Nuestra vida ha cambiado para siempre. Ayer llegamos a Madrid después de pasar los últimos días de nuestro apasionante viaje en el camping nudista. Me parece increíble que solo hace un mes, fuéramos una familia tan común, con una relación entre nosotros casi superficial, como meros compañeros en la vida cotidiana, interesándonos los unos por los otros sólo lo que el decoro y las convenciones sociales esperaban de nosotros. A día de hoy, formamos un núcleo inquebrantable de personas que se aman sin reservas en todos los aspectos y de todas las formas posibles. Debo agradecer a mi esposa que nos guiara por este camino inexplorado y prohibido, pues como ella misma me confesó, era una idea que siempre había querido llevar a cabo, y lo tenía todo planeado. Sé que la enorme mayoría de la gente se escandalizaría si conociese nuestro secreto, y que si alguien se enterara, sufriríamos ostracismo. Por lo que a mí respecta, sólo puedo sentir lástima por esta gente, por su estrechez de miras y la esclavitud a la que sus prejuicios les condenan.

Pero repasemos sin más preámbulos la manera en la que se llevó a cabo la metamorfosis. Después de la noche en la que Lucía y Pedro se iniciaron en el sexo fraterno, nos encaminamos a la meta de nuestro viaje en el camping nudista. Reconozco que todo el mundo estaba en silencio mientras conducía. Creo que en el subconsciente de todos, las pulsiones más salvajes nos arrastraban sin remedio a lo que a la postre sucedería, pero los niños aún sentían vértigo ante semejante paso; en eso se ocupaban nuestras mentes mientras la autocaravana devoraba los kilómetros ante nosotros. Comimos en un área de servicio. El silencio seguía embargando al grupo, sólo roto por comentarios intrascendentes míos o de mi mujer. El sol de las Costa Azul hacía brillar el pelo castaño de Lucía y los ojos negros de Pedro.

Llegamos al camping por la tarde. Tras comprobar escrupulosamente nuestra reserva, una preciosa joven con pecas y los pechos al aire nos dio la bienvenida con una sonrisa y levantó la barrera para que pasase la caravana. En los folletos que nos dio se especificaba que toda el área del camping era naturista y aunque se respetaba alguna prenda ocasional, el espíritu del lugar era 100% nudista.
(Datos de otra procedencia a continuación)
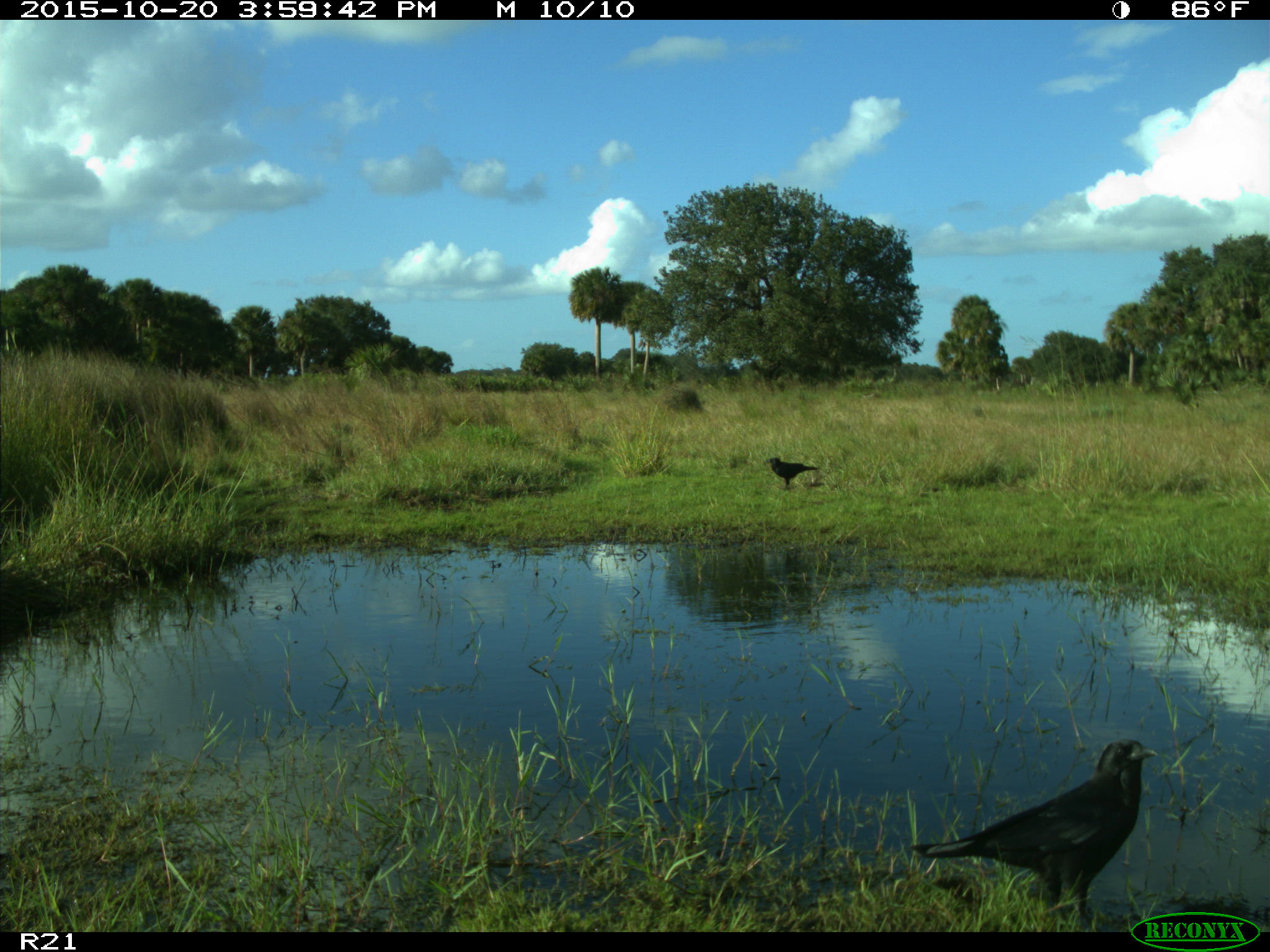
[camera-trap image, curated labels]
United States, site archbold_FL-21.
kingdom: Animalia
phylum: Chordata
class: Aves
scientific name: Aves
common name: birds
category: unidentified bird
Pudimos comprobarlo mientras el vehículo avanzaba en primera buscando nuestra plaza. Intentábamos no parecer pueblerinos, pero no podíamos evitar escrutar a las personas que, desnudas, hacían vida cotidiana a nuestro alrededor. Señores con bolsas de la compra, señoras paseando, jóvenes adecentando su zona de camping, niños jugando… todos desnudos. Personas de todas las edades y tamaños disfrutando de un enclave natural privilegiado sin más ropa que un sombrero o pareo ocasional (y por supuesto, chanclas y sandalias). En cuanto encajamos nuestro vehículo en la parcela que nos habían asignado, Cristina y yo procedimos a desnudarnos.
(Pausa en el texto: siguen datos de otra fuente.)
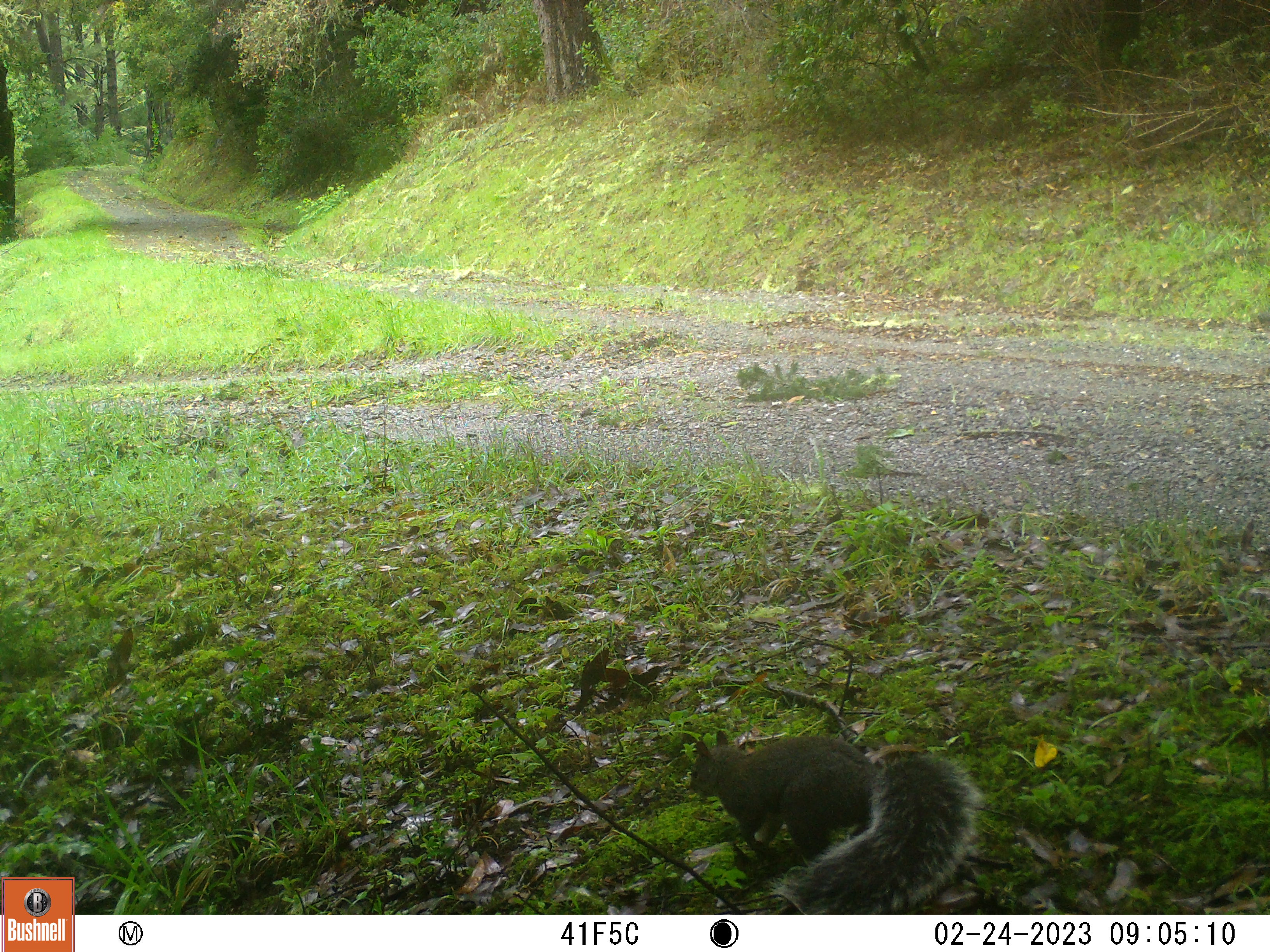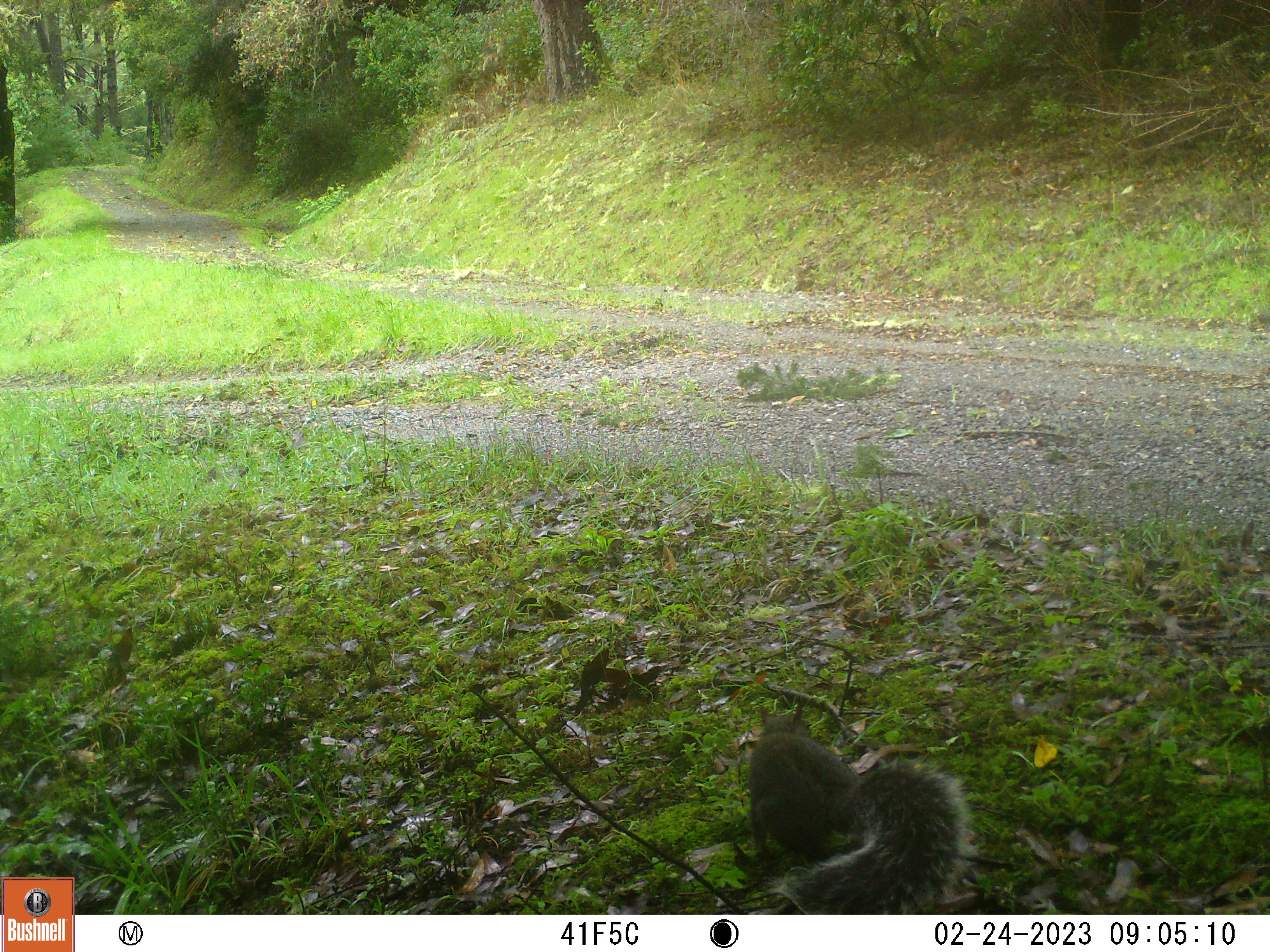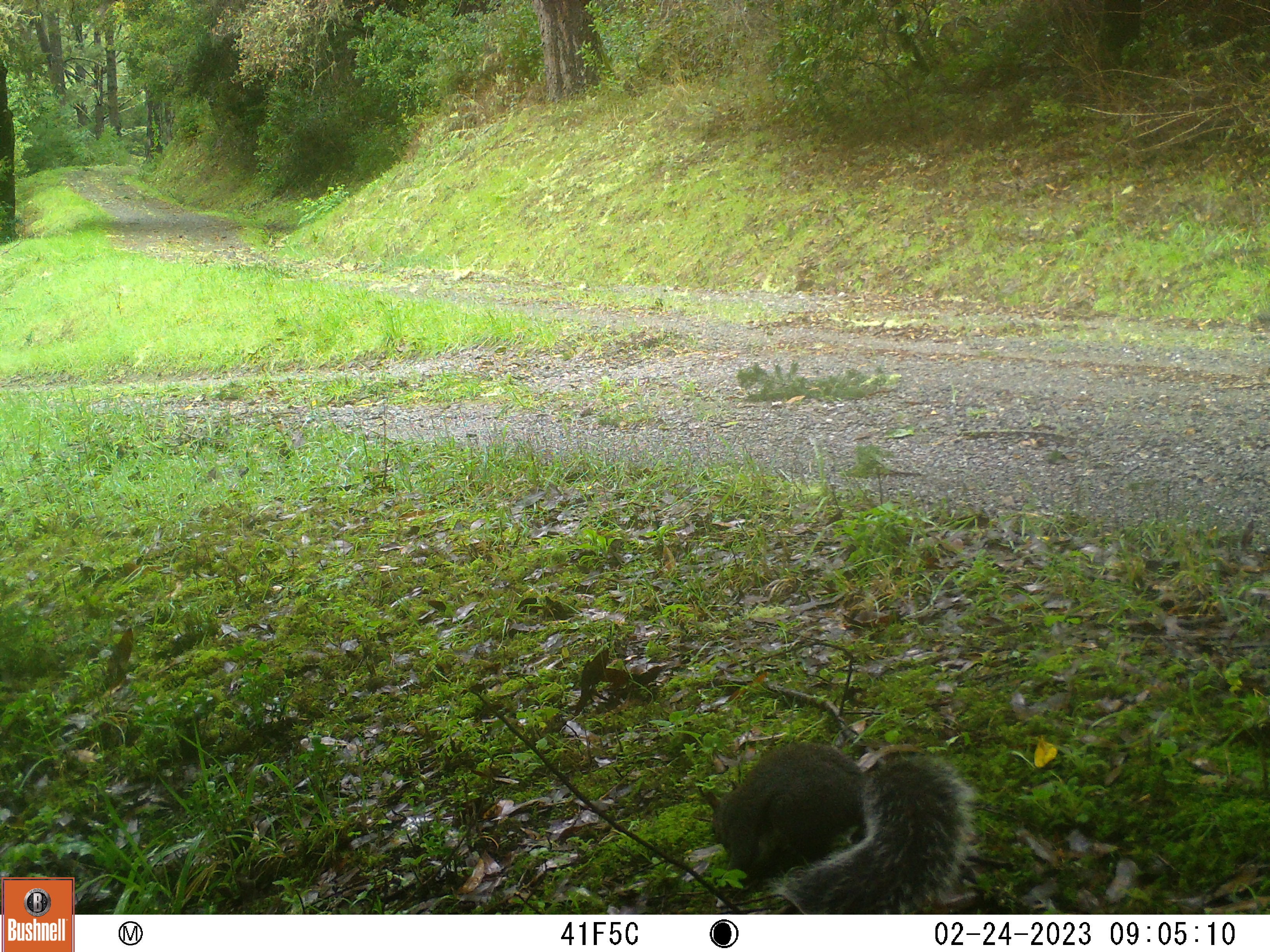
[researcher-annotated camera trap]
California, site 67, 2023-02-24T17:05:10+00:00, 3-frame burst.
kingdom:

Así iniciamos nuestra estancia en el camping. Los primeros días transcurrieron con una extraña sensación en nuestros corazones. Pedro no tuvo problema en desnudarse por completo al segundo día, pero Lucía mantuvo la braga de su bikini, mostrando sólo sus firmes pechitos. Por supuesto, este hecho no provocó ningún conflicto, nunca intentamos convencerla de que se desnudara, y esto acabó siendo la mejor estrategia: si quieres que un adolescente no haga algo, empéñate en que lo haga. Hacíamos vida cotidiana perfectamente normal, con la salvedad de que estábamos desnudos. Resultó que el camping era una especie de aldea; además de la zona de camping y caravaning, contaba con un pequeño apart-hotel de coquetos bungalós, un supermercado, una peluquería, algunas boutiques, una enorme piscina y tres bares, por lo que no era necesario vestirse para nada; así, hacíamos la compra desnudos, íbamos a bañarnos a la playa desnudos, o tomábamos un aperitivo cómodamente sentados en la terraza del bar como Dios nos trajo al mundo. Reconozco que al principio cualquier actividad resultaba morbosa, pero pronto me acostumbré a que todo el mundo estuviera en pelotas. Se podían ver cuerpos de todas las edades y formas y al final acabé encontrando encanto incluso en aquellos que no entraban en los cánones de belleza actuales. Al principio andaba concentrado en que mi pene no reaccionase ante la contemplación de una bella joven o unos generosos pechos, pero advertí que en aquel ambiente, las erecciones eran una parte más de la vida normal, y no era extraño ver de vez en cuando algún pene en todo su desarrollo en la piscina o incluso en el supermercado. Así que dejé de preocuparme por ello.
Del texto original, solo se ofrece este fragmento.